I'm going to the immigration vigil tomorrow. We had been going kind of often but then Jose started to work. Since we only have the one care we're basically up at 5am, we drop off Cairo with Grandma or Auntie, Jose drops me off at the train and then he's off to work. It's nice that I can get out of work super early but poor Cairo is up way to early and he's going to start school soon, which is going to complicate things a little more. The good thing is I'm better at timing myself to get to the right bus or train so I don't miss the other train or bus I need to catch to get home :) Anyways...as I was saying....I'm going to the vigil tomorrow. The Cardinal is going to be there and he's looking forward to meeting some of the families that have been affected by current immigration policy. I'm looking forward to meeting him.

Thursday, May 31, 2012

Permiso

Jose called me at work and said he had a surprise for me. The first thing that came to mind was he most likely tore down a wall or opened up the attic or something crazy like that. When I got there he had a huge smile on his face. I asked him where my surprise was. He laughed, walked into the bedroom and came back with a couple of envelopes. His work permit finally arrived! I was so happy for him! He said he jumped for joy all by himself in the kitchen. With that in hand we went and applied for his social security number.

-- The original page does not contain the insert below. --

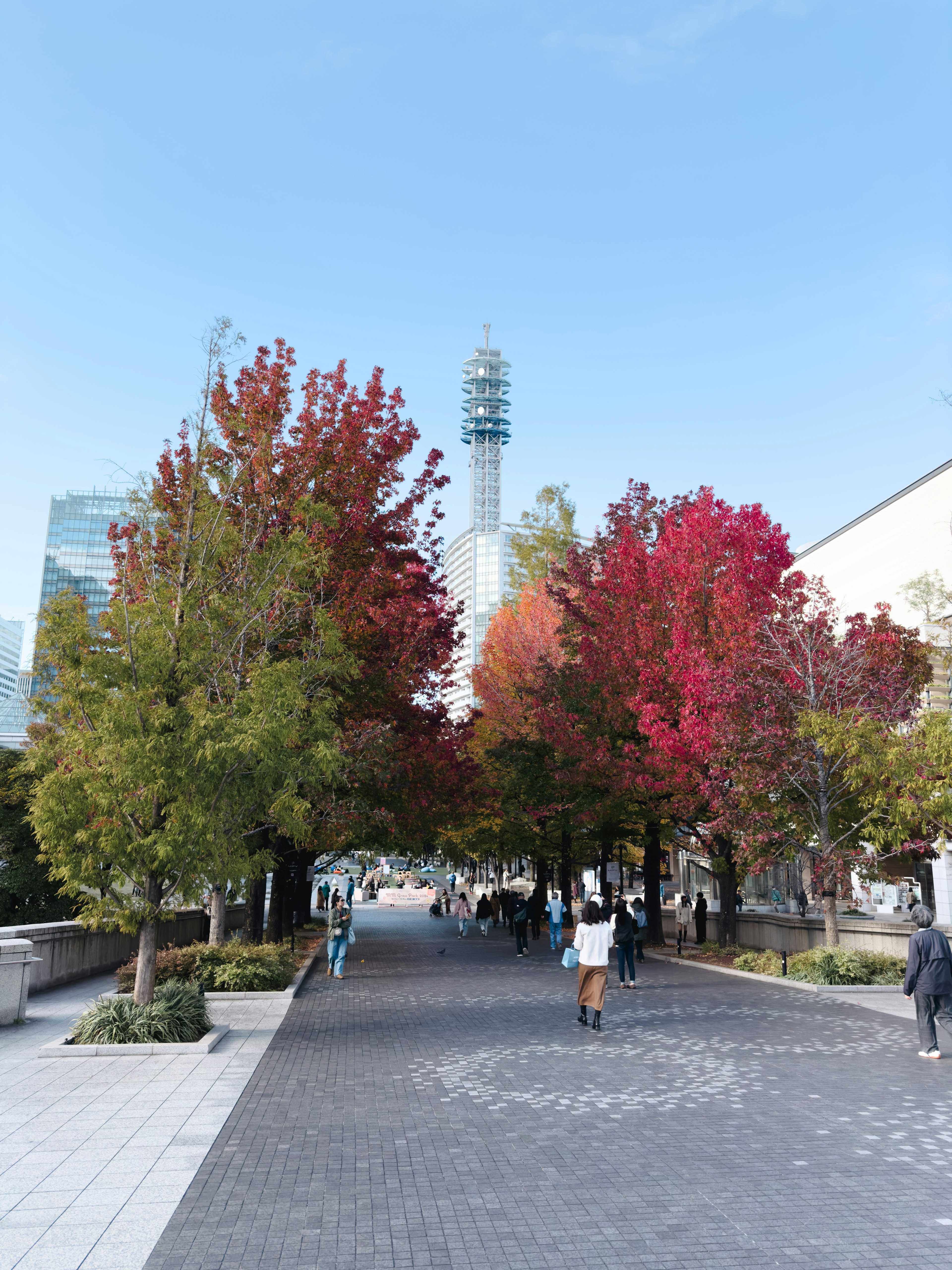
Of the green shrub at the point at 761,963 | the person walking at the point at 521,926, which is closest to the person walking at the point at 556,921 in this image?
the person walking at the point at 521,926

The guy in the social security office was a total jerk. He explained he had to ask questions and we had to answer honestly and that if we misinformed him in any way, it was a felony and could mean jail time blah blah blah. We said ok. One of the questions was if this was Jose's first time in the United States. We said yes. I mean there was a time he wasn't in the U.S. and then a time when he was and that was it, so to me the answer was yes. Well this jerk went on "reminding" us of what he had told us before..."Do you remember what I told you in the beginning? What did I tell you? Did you hear the question?" He was a complete jerk, I don't know what answer he was looking for but I don't know how the answer can be something other than yes considering Jose has never left the country.  I wanted to give him a piece of my mind but I didn't want to mess up Jose's chance of getting a social but WTF???

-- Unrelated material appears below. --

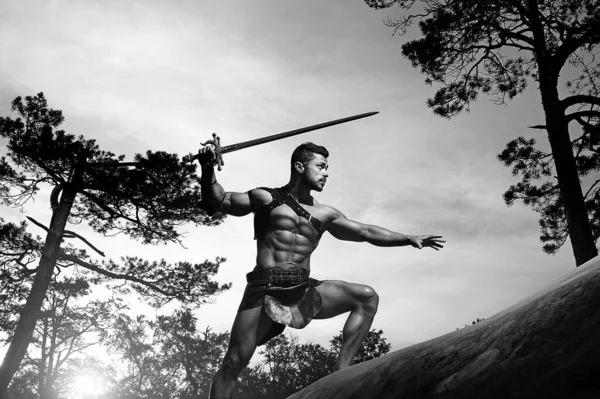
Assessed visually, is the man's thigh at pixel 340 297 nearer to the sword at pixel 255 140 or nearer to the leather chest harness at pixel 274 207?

Anyway, we are now just counting down the days for when it finally arrives and he can finally get a drivers license and probably get back to work. I pray things continue to move forward in a positive way, that's all I ask.

Wednesday, April 18, 2012

It's just not effing enough

I read this article on a family from South Africa who were denied residency after coming to the US on an L-1 Visa. It's a great example on how a person can go from being a legal visa holder to limbo status in this country. It shows that not all mixed status people without documents are people who snuck across the border in the dead of night to steal white American babies for drug mules.

What get's me is the comments on this article. Day after day these people cry out "get in line", "why can't you come here the legal way?". Finally we see a family who played by their rules. They stay. They are productive. They create jobs. They pay taxes. They educate their children. They are independent from government assistance. Now that that the family is denied residency the trolls declare "get out!". Even when presented by a family who made it through the line and jumped through the vicious hoops, these people refuse to recognize the failing system.

Here are few comments:

"You've had TEN years to become "legal" .... too busy???

Adios ...."

"I see you as 10x worse of my "illegals" in this country....You should be the first that goes....you did "play by the rules" to get here, but have decided that NOW you disagree with the rules that got you here......

GO HOME"

"You have stolen from citizens. Please leave."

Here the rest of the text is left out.